**Exercise passage:**

◆ ◆ ◆ ◆

Singapore as a leading source of FDI for India
As far as India is concerned, Singapore’s economic growth comes as good news. It is consistently the second largest source of FDI into India after Mauritius since 2008. With a total investment of Rs 58,090 crore, its investment is mainly into telecom, offshoring services, oil refineries, power, food processing and electrical equipment.
Increasing FDI since 2008
So, it’s way ahead of US, UK and Netherlands, the other top investors in India. It’s quite surprising given the size of the country, which is much smaller as compared to the countries like US, UK and China. Before 2008, the second position was occupied by the US. UK was third, which has slid to fourth position now. In 2008, the FDI jumped by $1 billion, whereas FDI from US was just $300 million. UK’s long-term investment flow was just $50 million.
Before that the FDI from Singapore was below $600 million and it was much less than US and UK. Earlier the contribution of US and UK used to be around $900 million and $1900 million respectively. The credit crunch is also cited as one of the reasons for a downfall in investment from US and UK.
Temasek and GIC
The sudden inflow from the Island state is also associated with FDI from two major sovereign funds Temasek and GIC. These funds were active private investors before, and with Temasek acquiring additional strength, the FDI in India boomed. Just a year before, the two major funds were involved in financial deals in India worth $3.5 billion and it was a whopping one fifth of the total private equity deals made in 2007.
A decade of investment
The total foreign direct investment from Singapore since year 2001 to year 2008 was just $6 billion, which was just next to Mauritius ($30 billion). Even during that period the investments from US and UK were just $5.5 billion and $4.5 billion respectively, which was way too less as compared to Singapore. So, it’s clear that Singapore has always been a leading financial partner of India with heavy investments into our country.
Till June, 2008, Singapore’s share in cumulative FDI in India was around 8% of the global investments, which makes it a leading FDI source country for India. The major chunk of foreign direct investment in India went to sectors like services, IT, telecom, construction, metallurgy, automobiles and pharmaceuticals.
Recent measures to improve FDI
Indian government liberalized FDI norms in 2012 after a huge slump in its FDI due to poor performance to economy. FDI caps were modified in various sectors such as petroleum, natural gas, media and tea. Certain sectors such as civil aviation, retail and power received the maximum benefits of liberalization.
Singapore, a leading investor in 2013
In April 2013, Singapore again infused US$1.3 billion in Indian market. It was followed by Mauritius the largest investor and US; however their contribution was just a fraction of Singapore’s viz. US$ 350 million and US$ 175 million respectively. So, Singapore again emerged as a leading source of FDI in India. The island state’s financial prowess is considered to be auspicious for India. Singapore has emerged as a boon for Indian economy.

◆ ◆ ◆ ◆

**Activity 1:** Print the part of the Singapore FDI passage from "Before that the" to "made in 2007.", word for word.
**Activity 2:** Condense the paragraph of the Singapore FDI passage that begins "The sudden inflow from the Island state" into a short list of its main facts.

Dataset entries
◆ ◆ ◆ ◆

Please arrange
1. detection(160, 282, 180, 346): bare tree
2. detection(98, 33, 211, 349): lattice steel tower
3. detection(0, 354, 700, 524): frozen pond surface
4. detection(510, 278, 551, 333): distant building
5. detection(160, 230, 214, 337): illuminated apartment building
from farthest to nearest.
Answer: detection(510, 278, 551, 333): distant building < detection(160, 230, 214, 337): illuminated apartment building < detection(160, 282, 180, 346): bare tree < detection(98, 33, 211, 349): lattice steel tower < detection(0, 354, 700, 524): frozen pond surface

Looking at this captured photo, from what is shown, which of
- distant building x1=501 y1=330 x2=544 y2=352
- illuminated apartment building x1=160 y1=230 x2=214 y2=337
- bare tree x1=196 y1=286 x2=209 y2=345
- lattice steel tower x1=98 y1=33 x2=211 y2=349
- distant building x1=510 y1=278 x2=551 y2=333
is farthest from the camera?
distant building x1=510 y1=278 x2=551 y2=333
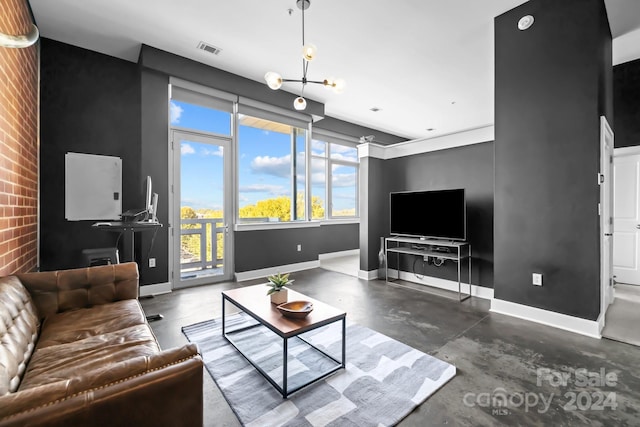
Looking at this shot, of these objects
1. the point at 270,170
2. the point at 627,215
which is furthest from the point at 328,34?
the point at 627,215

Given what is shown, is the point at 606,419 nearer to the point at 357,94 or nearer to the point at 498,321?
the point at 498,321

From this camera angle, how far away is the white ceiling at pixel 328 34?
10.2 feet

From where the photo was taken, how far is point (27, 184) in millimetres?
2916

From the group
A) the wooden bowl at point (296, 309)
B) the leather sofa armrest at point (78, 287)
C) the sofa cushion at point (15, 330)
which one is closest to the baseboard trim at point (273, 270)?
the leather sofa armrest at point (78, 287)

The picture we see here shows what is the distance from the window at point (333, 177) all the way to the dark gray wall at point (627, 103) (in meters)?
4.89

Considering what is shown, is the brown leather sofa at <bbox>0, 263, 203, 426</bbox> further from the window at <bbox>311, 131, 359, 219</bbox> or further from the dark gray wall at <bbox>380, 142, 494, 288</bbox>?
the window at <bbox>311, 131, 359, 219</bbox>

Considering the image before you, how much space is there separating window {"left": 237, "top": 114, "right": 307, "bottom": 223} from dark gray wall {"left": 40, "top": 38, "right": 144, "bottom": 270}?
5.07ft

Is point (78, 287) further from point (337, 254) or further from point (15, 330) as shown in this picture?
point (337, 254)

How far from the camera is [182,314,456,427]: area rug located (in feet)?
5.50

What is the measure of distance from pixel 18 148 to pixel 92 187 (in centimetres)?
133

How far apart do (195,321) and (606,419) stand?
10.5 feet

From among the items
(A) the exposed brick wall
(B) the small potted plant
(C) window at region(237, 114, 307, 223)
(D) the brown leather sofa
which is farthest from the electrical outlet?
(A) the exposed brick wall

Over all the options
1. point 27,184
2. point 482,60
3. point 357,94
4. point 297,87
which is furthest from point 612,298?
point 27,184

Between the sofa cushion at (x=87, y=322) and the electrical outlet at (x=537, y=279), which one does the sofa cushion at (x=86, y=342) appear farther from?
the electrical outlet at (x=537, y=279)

◆ ◆ ◆ ◆

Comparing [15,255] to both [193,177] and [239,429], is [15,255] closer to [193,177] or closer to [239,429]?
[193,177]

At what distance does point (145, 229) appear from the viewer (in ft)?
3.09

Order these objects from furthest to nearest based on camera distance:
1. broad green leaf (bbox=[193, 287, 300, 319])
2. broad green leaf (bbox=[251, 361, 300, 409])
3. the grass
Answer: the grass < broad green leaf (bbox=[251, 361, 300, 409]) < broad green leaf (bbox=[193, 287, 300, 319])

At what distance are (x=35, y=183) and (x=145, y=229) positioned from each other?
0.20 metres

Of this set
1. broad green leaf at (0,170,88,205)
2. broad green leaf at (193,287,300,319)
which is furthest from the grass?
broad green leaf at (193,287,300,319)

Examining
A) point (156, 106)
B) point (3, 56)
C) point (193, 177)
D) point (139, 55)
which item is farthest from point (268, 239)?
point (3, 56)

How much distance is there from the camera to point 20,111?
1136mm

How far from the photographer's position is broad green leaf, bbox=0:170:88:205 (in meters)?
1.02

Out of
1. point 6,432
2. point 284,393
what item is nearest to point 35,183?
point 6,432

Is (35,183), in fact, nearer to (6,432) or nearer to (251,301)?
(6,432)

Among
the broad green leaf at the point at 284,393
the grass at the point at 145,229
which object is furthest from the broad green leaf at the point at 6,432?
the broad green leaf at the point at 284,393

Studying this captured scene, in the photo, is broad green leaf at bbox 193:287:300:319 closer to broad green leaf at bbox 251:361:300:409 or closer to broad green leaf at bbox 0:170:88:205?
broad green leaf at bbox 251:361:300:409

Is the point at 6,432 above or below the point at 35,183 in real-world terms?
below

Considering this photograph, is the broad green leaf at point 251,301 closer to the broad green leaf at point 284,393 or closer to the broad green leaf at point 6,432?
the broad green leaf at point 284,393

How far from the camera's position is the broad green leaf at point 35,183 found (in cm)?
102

◆ ◆ ◆ ◆

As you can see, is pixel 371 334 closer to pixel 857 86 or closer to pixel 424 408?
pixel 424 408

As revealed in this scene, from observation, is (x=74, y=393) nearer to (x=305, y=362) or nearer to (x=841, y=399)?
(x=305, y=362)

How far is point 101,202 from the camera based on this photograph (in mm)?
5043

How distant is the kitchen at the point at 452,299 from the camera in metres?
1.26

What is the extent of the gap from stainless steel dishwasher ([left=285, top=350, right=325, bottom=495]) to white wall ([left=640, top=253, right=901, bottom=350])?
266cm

◆ ◆ ◆ ◆

**Written response 1:**
Before that the FDI from Singapore was below $600 million and it was much less than US and UK. Earlier the contribution of US and UK used to be around $900 million and $1900 million respectively. The credit crunch is also cited as one of the reasons for a downfall in investment from US and UK.
Temasek and GIC
The sudden inflow from the Island state is also associated with FDI from two major sovereign funds Temasek and GIC. These funds were active private investors before, and with Temasek acquiring additional strength, the FDI in India boomed. Just a year before, the two major funds were involved in financial deals in India worth $3.5 billion and it was a whopping one fifth of the total private equity deals made in 2007.

**Written response 2:**
- The sudden inflow from Singapore is tied to FDI from two major sovereign funds, Temasek and GIC.
- Both funds were already active private investors, and FDI in India boomed as Temasek gained additional strength.
- In 2007, the two funds were involved in financial deals in India worth $3.5 billion, one fifth of that year's total private equity deals.